▶ [Source material]:
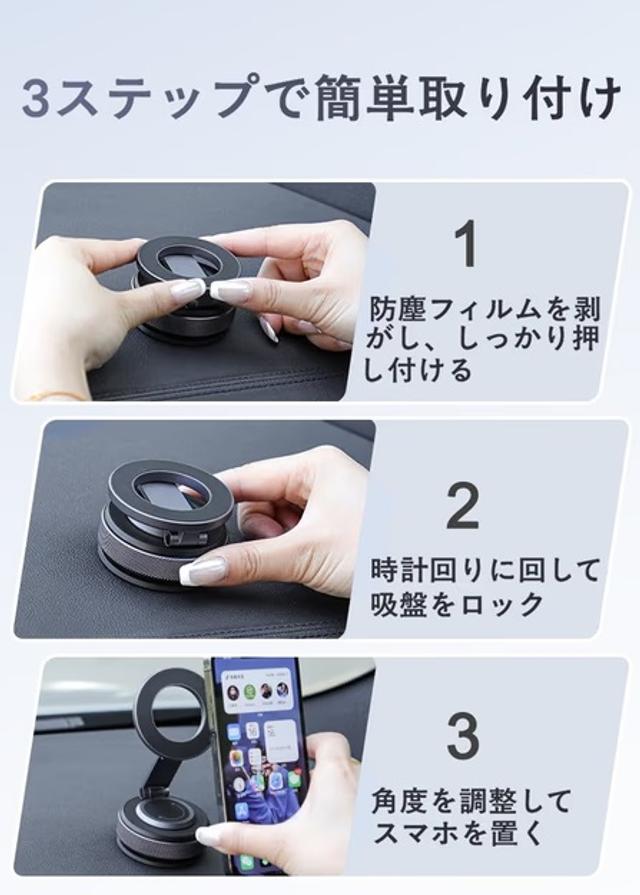 3ステップで簡単取り付け

1

防塵フィルムを剥がし、しっかり押し付ける

2

時計回りに回して吸盤をロック

3

角度を調整してスマホを置く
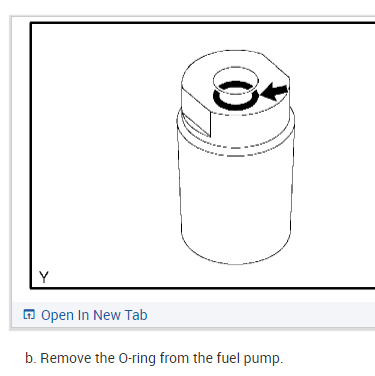 Y

Open In New Tab

b. Remove the O-ring from the fuel pump.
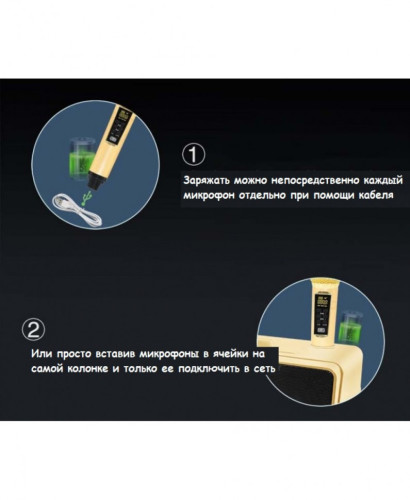 ①

Заряжать можно непосредственно каждый микрофон отдельно при помощи кабеля

②

Или просто вставив микрофоны в ячейки на самой колонке и только ее подключить в сеть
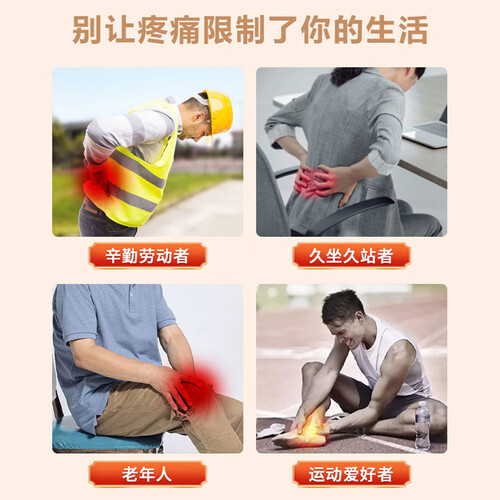 别让疼痛限制了你的生活

辛勤劳动者

久坐久站者

老年人

运动爱好者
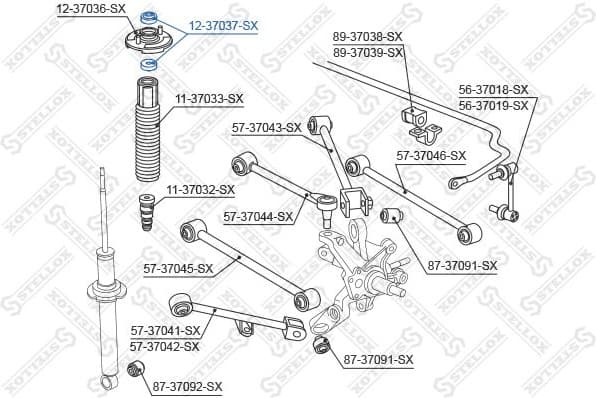 12-37036-SX
12-37037-SX
89-37038-SX
89-37039-SX
56-37018-SX
56-37019-SX
11-37033-SX
57-37043-SX
57-37046-SX
11-37032-SX
57-37044-SX
57-37045-SX
87-37091-SX
57-37041-SX
57-37042-SX
87-37091-SX
87-37092-SX
STELLOX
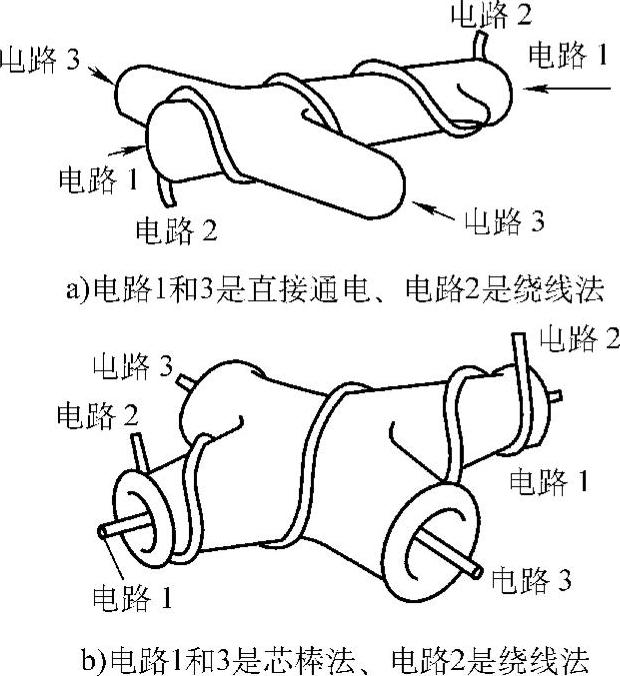 电路 2
电路 3
电路 1
电路 1
电路 2
电路 3

a)电路1和3是直接通电、电路2是绕线法

电路 2
电路 3
电路 2
电路 1
电路 1
电路 3

b)电路1和3是芯棒法、电路2是绕线法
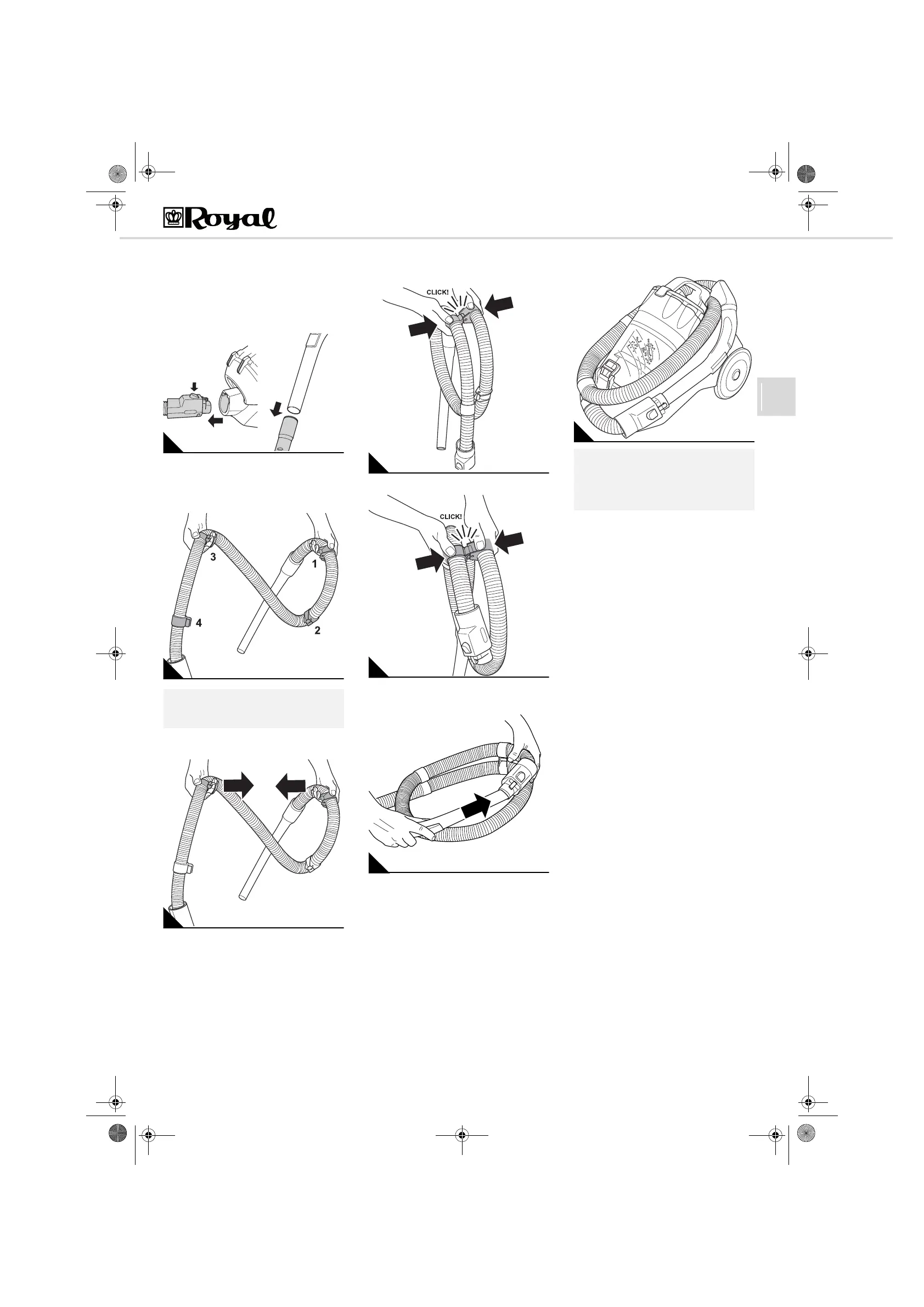 Royal

CLICK!

3
1
4
2

CLICK!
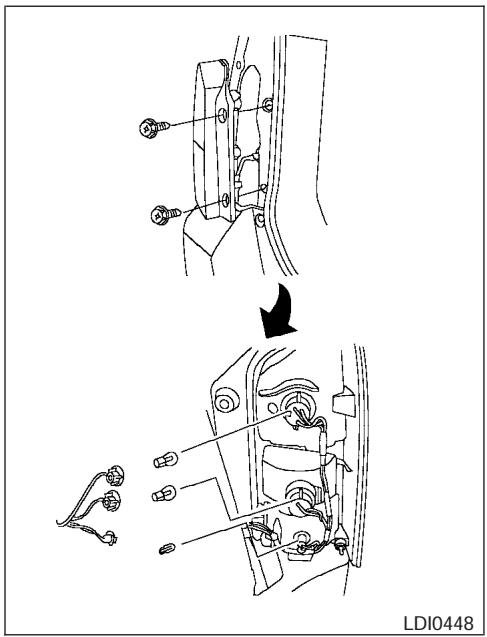 LDI0448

▶ [Assigned task]:
Output every entry above exactly as written, but omit the pictures.

▶ [Expected answer]:
 3ステップで簡単取り付け

1

防塵フィルムを剥がし、しっかり押し付ける

2

時計回りに回して吸盤をロック

3

角度を調整してスマホを置く
 Y

Open In New Tab

b. Remove the O-ring from the fuel pump.
 ①

Заряжать можно непосредственно каждый микрофон отдельно при помощи кабеля

②

Или просто вставив микрофоны в ячейки на самой колонке и только ее подключить в сеть
 别让疼痛限制了你的生活

辛勤劳动者

久坐久站者

老年人

运动爱好者
 12-37036-SX
12-37037-SX
89-37038-SX
89-37039-SX
56-37018-SX
56-37019-SX
11-37033-SX
57-37043-SX
57-37046-SX
11-37032-SX
57-37044-SX
57-37045-SX
87-37091-SX
57-37041-SX
57-37042-SX
87-37091-SX
87-37092-SX
STELLOX
 电路 2
电路 3
电路 1
电路 1
电路 2
电路 3

a)电路1和3是直接通电、电路2是绕线法

电路 2
电路 3
电路 2
电路 1
电路 1
电路 3

b)电路1和3是芯棒法、电路2是绕线法
 Royal

CLICK!

3
1
4
2

CLICK!
 LDI0448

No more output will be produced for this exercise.